O valor do benefício não muda, e o uso continua restrito à compra de alimentos.
Segundo o Ministério do Trabalho e Emprego, as regras que já estão em vigor têm objetivos claros: reduzir abusos, padronizar práticas entre operadoras, dar mais previsibilidade a quem vende alimentos e garantir que o benefício continue destinado apenas à alimentação.
O decreto também prevê mudanças que serão aplicadas de forma gradual nos próximos meses.
A partir de 10 de maio, começa uma mudança importante para o usuário: o cartão deixará de ficar restrito a uma única operadora. Isso significa que, aos poucos, o vale-alimentação ou o vale-refeição poderá ser aceito em diferentes maquininhas, independentemente da bandeira ou da empresa que o emitiu.

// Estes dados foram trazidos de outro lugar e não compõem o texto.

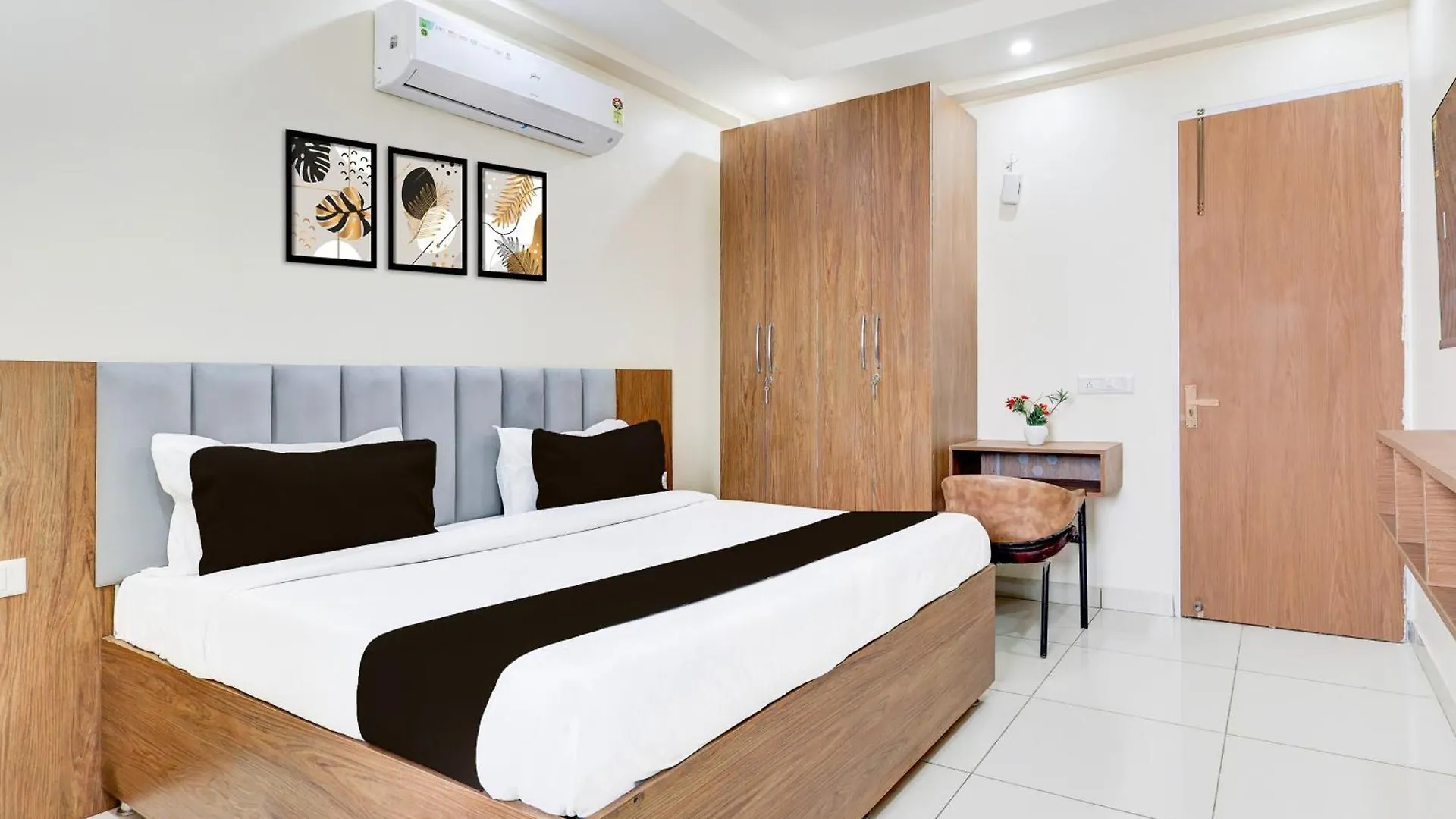 Hotel O Eternal Residency Gurgaon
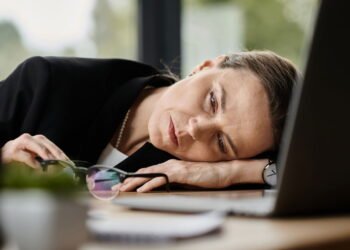 Esse sintoma silencioso pode indicar que algo não vai bem com sua saúde mental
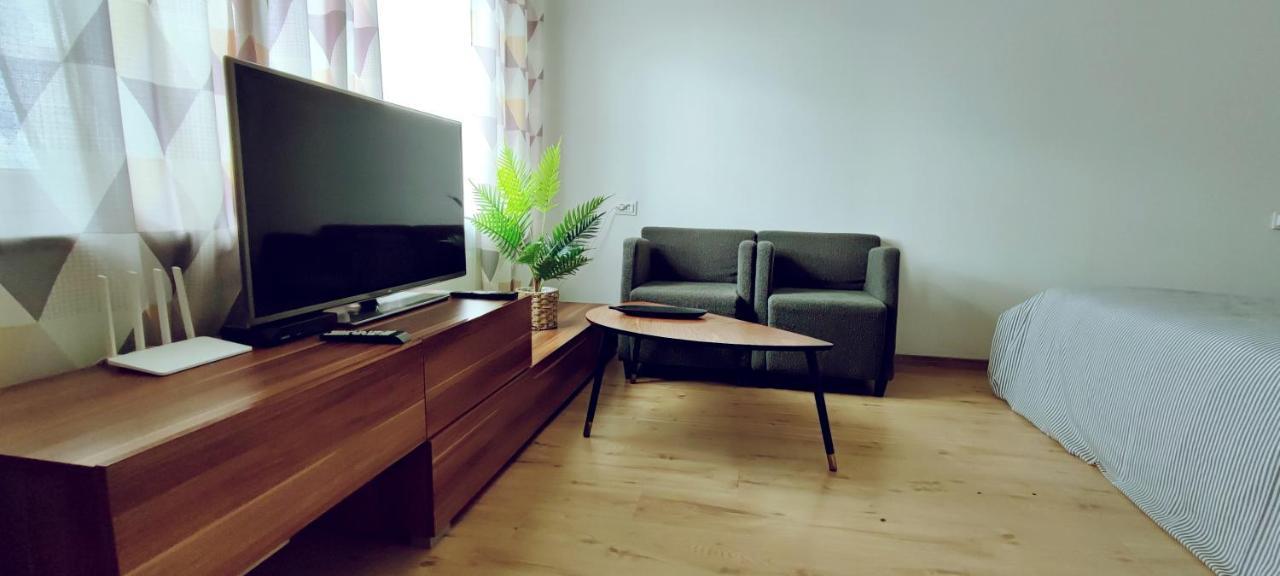 Akropole Apartment In รีกา ภายนอก รูปภาพ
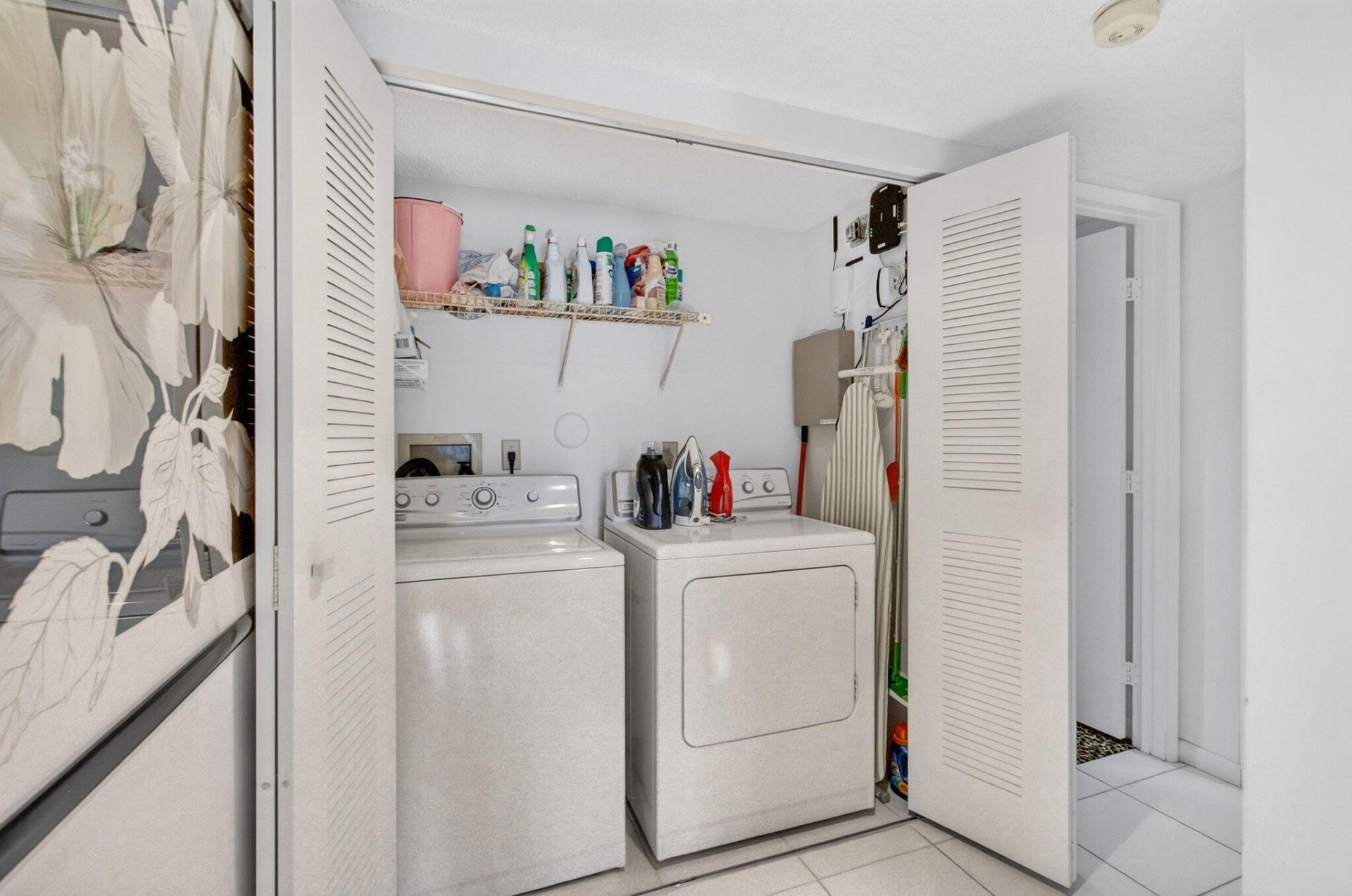 10247 N Circle Lake Drive, Unit 102, Boynton Beach, FL 33437 Photo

Essa mudança será concluída em novembro, quando está prevista a integração total do sistema: qualquer cartão do PAT deverá funcionar em qualquer maquininha do país.
O decreto também redefine o funcionamento das chamadas redes fechadas — situação em que o vale-alimentação ou o vale-refeição só pode ser usado em estabelecimentos credenciados por uma única operadora. Ou seja, o cartão funciona apenas em uma lista limitada de restaurantes e supermercados.
Essas redes continuam permitidas apenas para operadoras que atendam até 500 mil trabalhadores. Acima desse limite, o sistema deverá ser aberto em até 180 dias.
Contratos que não seguem as novas regras não podem ser prorrogados. Além disso, há prazos de 90, 180 e 360 dias para que as empresas se adaptem, dependendo do tipo de exigência.
Outra medida importante é o fim de vantagens financeiras entre empregadores e operadoras, como devolução de parte do valor pago, bonificações, descontos e ações de marketing — práticas que desequilibravam a concorrência.
O governo afirma que as mudanças reforçam a segurança do programa, reduzem fraudes e garantem que o dinheiro não seja usado para outras finalidades, como academias, farmácias ou serviços de saúde.
O PAT completa 50 anos em 2026, e o governo considera o novo decreto uma atualização necessária para acompanhar as mudanças tecnológicas e econômicas do setor.